Abriu a divergência o ministro Alexandre de Moraes. Ele entende que o dispositivo constitucional avaliado é uma exceção expressa ao princípio da não cumulatividade. Embora seja uma escolha mais onerosa ao contribuinte, diz Moraes, trata-se de opção legítima do legislador, que só pode ser modificada pela via legislativa.

A tese proposta por Moraes diz que a manutenção dos créditos do ICMS nessas situações de operação interestadual só é possível quando expressamente prevista em lei. Ele foi acompanhado pelo ministro Flávio Dino e por Cármen Lúcia.

Uma nota técnica elaborada pela empresa em 2021 e apresentada no processo calculou que o veto ao aproveitamento poderia provocar um aumento médio de 22% no preço final dos combustíveis para os consumidores. Uma atualização desse número apontou que, em 2025, o aumento seria de 19%.

O levantamento é válido para o querosene de aviação, que foi objeto da disputa no processo, mas a tributação pelo Estado de origem teria impacto também em outros combustíveis de acordo com a mesma lógica, afirma Ronaldo Redenschi, do VRA Advogados, que defende a empresa no processo. Segundo ele, o setor está acompanhando o julgamento com muita preocupação.

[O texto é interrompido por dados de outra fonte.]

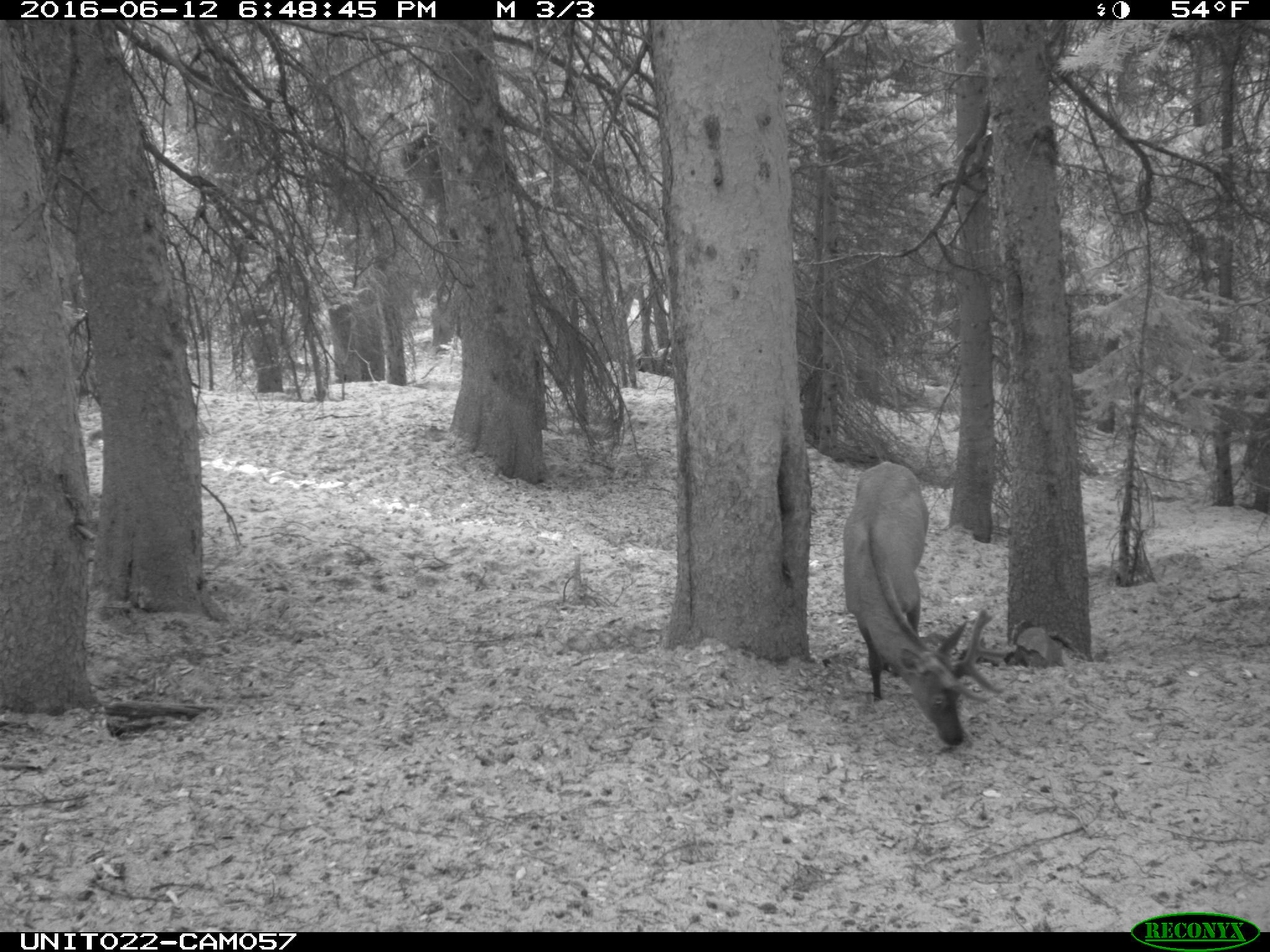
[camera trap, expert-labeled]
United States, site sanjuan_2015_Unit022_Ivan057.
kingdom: Animalia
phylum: Chordata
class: Mammalia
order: Artiodactyla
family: Cervidae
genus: Cervus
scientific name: Cervus elaphus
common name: red deer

O advogado afirma que o Supremo já tem jurisprudência no sentido de que o pagamento de ICMS apenas no Estado de destino não configura isenção ou não incidência de imposto, mas apenas deslocamento de competência da cobrança (RE 198088). Dessa forma, o Estado de origem, que já é beneficiado pelos royalties da exploração, acabaria se beneficiando duplamente também com o ICMS sobre as transações internas.

“Se não for permitida a manutenção do crédito, o que se está violando é o princípio constitucional do destino, permitindo a poucos Estados produtores, que já foram contemplados com os royalties, se apropriar também da carga tributária, onerando duplamente o contribuinte, e especialmente o consumidor”, diz.

Leonardo Roesler, sócio do RCA Advogados, aponta que o impacto econômico da decisão será significativo. “Para os contribuintes, a manutenção do crédito representará relevante alívio financeiro, ao evitar a devolução de valores pagos na cadeia anterior. Para os Estados de origem, contudo, haverá impacto na arrecadação e possível desequilíbrio no pacto federativo, pois assumiriam o ônus financeiro de créditos relativos a operações não tributadas”, afirma.

Ele avalia que a questão extrapola o debate tributário e engloba também o federalismo fiscal brasileiro, por definir “como se deve equilibrar a autonomia financeira dos Estados e o direito dos contribuintes de não suportarem cumulatividade indevida”.

Procurado, o Estado de Minas Gerais informou que vai se manifestar nos autos do processo.